Lee, who prefers to go by her middle name, spun her interest in hair into a six-figure career.
Photo: Sess Lee Cannon

This story is part of CNBC Make It's Ditching the Degree series, where women who have built six-figure careers without a bachelor's degree reveal the secrets of their success. Got a story to tell? Let us know! Email us at AskMakeIt@cnbc.com.

In the middle of getting a tattoo, Sess Lee Cannon had an epiphany: She was stuck in the wrong career. 

As a tattoo artist put the finishing touches on her ink — her son's name, Elijah, scrawled across her left shoulder — he made small talk with Lee (who goes by her middle name professionally) and her friend.

The artist complimented her friend's haircut, which Lee had given her with a pair of kitchen scissors just hours earlier. 

"He said, 'Where's your salon?' and I told him I didn't work at one, that I just did hair for fun," Lee, 37, recalls. "And I'll never forget, he said, 'Well, you might want to reconsider what you're doing for a living. It's clear you have a gift.'" 

The unsolicited advice gave Lee, then 20, pause. She loved doing her friends' hair and experimenting with new hairstyles on her curly locks but considered it more of a hobby than a vocation. 

It was 2007, two years after Lee graduated from high school and one year after she dropped out of Monmouth College in Monmouth, Illinois, after finding out she was pregnant. 

In the months leading up to Elijah's birth, Lee moved into a small apartment in her hometown of Peoria, Illinois, and found a customer service job she loved at Maui Jim, a sunglasses company. She trained and got promoted to be an accounting clerk within her first year at the company.

"Math always came easy to me, and I thought, by working in finance, I'd never be poor again," says Lee. 

But something was missing in her corporate career. "I craved the creative freedom I felt doing hair," she adds. "I guess I just needed encouragement from a stranger to go for it."

She decided to switch careers on the drive home. "I had no clue if it would work out, but I knew I would regret not trying," she says. 

By all measures, the risk has paid off: Lee owns Flourish Curls Salon in Arlington, Texas, a business that brought in $1.1 million in revenue last year, according to financial documents reviewed by CNBC Make It.
++++++++++
### Exercise set
• A. In the article about Sess Lee Cannon's path to a hair career, what did she use to cut her friend's hair shortly before the tattoo appointment?
• B. Write the next few paragraphs of the article about Sess Lee Cannon's hair career, starting after its last sentence.

### Material
++++++++++
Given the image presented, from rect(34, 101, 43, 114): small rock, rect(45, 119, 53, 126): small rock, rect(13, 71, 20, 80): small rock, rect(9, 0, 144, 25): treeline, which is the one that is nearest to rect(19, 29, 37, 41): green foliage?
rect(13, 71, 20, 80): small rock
++++++++++
### Answers by task
• A. A pair of kitchen scissors.

• B.
After deducting business expenses and taxes, Lee's take-home pay is between $100,000 and $150,000 a year (she declined to share her exact salary).

Here's how Lee spun her interest in hair into a six-figure career.

Becoming a hairstylist

The morning after getting her tattoo, Lee stopped at a building she had driven past countless times: Regency Beauty Institute, a cosmetology school in Peoria. 

She registered for classes and quit her job at Maui Jim as soon as she paid her first deposit. The cosmetology program, which took Lee about 18 months to complete, cost $22,000 and required her to be in classes five days a week from 9 a.m. until 5 p.m. 

When she wasn't in school, Lee, who is a single parent, waitressed at a local steakhouse to pay her tuition and other bills. Her grandparents watched Elijah. 

The requirements to become a hairstylist vary by state, but generally, prospective stylists must complete a cosmetology program at an accredited school and obtain a state-issued license by passing a written and practical exam. 

Many states also require prospective stylists to complete an apprenticeship or work as an assistant in a salon first.

Once Lee finished the requirements for her license in 2009, she started taking on clients at home and working part-time at a salon that specializes in natural hair in Peoria.

In her first year as a stylist, Lee made close to $30,000 a year. She continued to work part-time as a waitress for the next two years to cover her bills.

At the time, Facebook was becoming more popular, and Lee decided to take full advantage of the platform's free advertising opportunities: She created a business page, sent friend requests to potential clients, and started documenting her work with photos and videos. 

She quickly garnered a reputation for working with different curl patterns and clients who were biracial like herself. 

"My mom is white, my dad is Black and I always had curly hair, but my mom had bone straight hair, so she just had no idea how to style it for me growing up," she says.

That childhood experience inspired Lee to start dyeing, highlighting, trimming and straightening her hair when she was a teenager until she found styles she liked. 

"I wanted to learn how to make my hair look good, feel confident in my own skin, and I want to inspire that same confidence in others," she says. 

Lee (pictured here, third from the left) with some of her employees at Flourish Curls Salon.
Photo: Sess Lee Cannon
Lee (pictured here, third from the left) with some of her employees at Flourish Curls Salon.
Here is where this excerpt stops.